● EXERCISE
Return the listing below word for word, omitting the pictures.

⁂

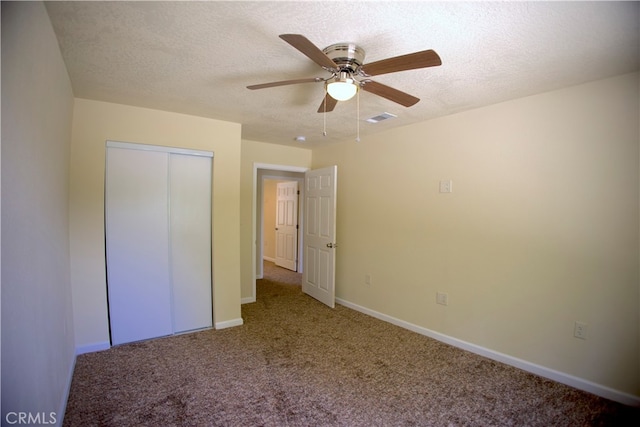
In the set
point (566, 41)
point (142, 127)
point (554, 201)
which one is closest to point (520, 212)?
point (554, 201)

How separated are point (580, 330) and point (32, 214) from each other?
367 centimetres

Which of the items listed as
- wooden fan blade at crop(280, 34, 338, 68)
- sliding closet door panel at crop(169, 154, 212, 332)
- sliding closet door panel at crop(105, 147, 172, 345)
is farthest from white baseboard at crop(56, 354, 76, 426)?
wooden fan blade at crop(280, 34, 338, 68)

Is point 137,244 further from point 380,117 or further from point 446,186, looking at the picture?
point 446,186

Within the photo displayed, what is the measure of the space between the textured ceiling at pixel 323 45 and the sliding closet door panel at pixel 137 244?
2.16ft

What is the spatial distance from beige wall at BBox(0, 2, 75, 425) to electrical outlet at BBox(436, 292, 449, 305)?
3189 mm

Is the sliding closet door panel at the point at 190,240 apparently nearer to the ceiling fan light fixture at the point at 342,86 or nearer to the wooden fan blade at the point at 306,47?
the ceiling fan light fixture at the point at 342,86

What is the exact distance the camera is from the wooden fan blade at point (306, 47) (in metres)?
1.31

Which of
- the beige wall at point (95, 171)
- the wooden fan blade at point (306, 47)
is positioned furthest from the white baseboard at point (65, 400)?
the wooden fan blade at point (306, 47)

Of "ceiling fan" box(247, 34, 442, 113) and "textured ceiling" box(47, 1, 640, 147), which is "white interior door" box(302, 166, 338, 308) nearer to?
"textured ceiling" box(47, 1, 640, 147)

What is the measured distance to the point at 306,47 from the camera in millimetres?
1415

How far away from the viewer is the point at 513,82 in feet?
7.46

⁂

● EXERCISE ANSWER
In the set
point (566, 41)
point (142, 127)
point (554, 201)
which one is closest to point (520, 212)?
point (554, 201)

How separated are point (580, 330) and point (32, 214) from each other?
367 centimetres

Which of the items listed as
- wooden fan blade at crop(280, 34, 338, 68)
- sliding closet door panel at crop(169, 154, 212, 332)
- sliding closet door panel at crop(105, 147, 172, 345)
is farthest from white baseboard at crop(56, 354, 76, 426)?
wooden fan blade at crop(280, 34, 338, 68)

Is point 137,244 further from point 380,117 or further from point 446,186, looking at the picture?
point 446,186

Within the photo displayed, what is the measure of the space between the textured ceiling at pixel 323 45 and the sliding closet door panel at pixel 137 244?
2.16ft

What is the spatial distance from beige wall at BBox(0, 2, 75, 425) to electrical outlet at BBox(436, 292, 449, 305)?
3189 mm

Is the sliding closet door panel at the point at 190,240 apparently nearer to the ceiling fan light fixture at the point at 342,86 or nearer to the wooden fan blade at the point at 306,47?
the ceiling fan light fixture at the point at 342,86

What is the exact distance the camera is from the wooden fan blade at point (306, 47) (in metres)?
1.31

Which of
- the beige wall at point (95, 171)
- the wooden fan blade at point (306, 47)
is positioned furthest from the white baseboard at point (65, 400)?
the wooden fan blade at point (306, 47)

Of "ceiling fan" box(247, 34, 442, 113) and "textured ceiling" box(47, 1, 640, 147), which is "white interior door" box(302, 166, 338, 308) nearer to?
"textured ceiling" box(47, 1, 640, 147)

What is the measured distance to the point at 306,47 from the camera in millimetres?
1415

How far away from the viewer is the point at 513,82 in feet?
7.46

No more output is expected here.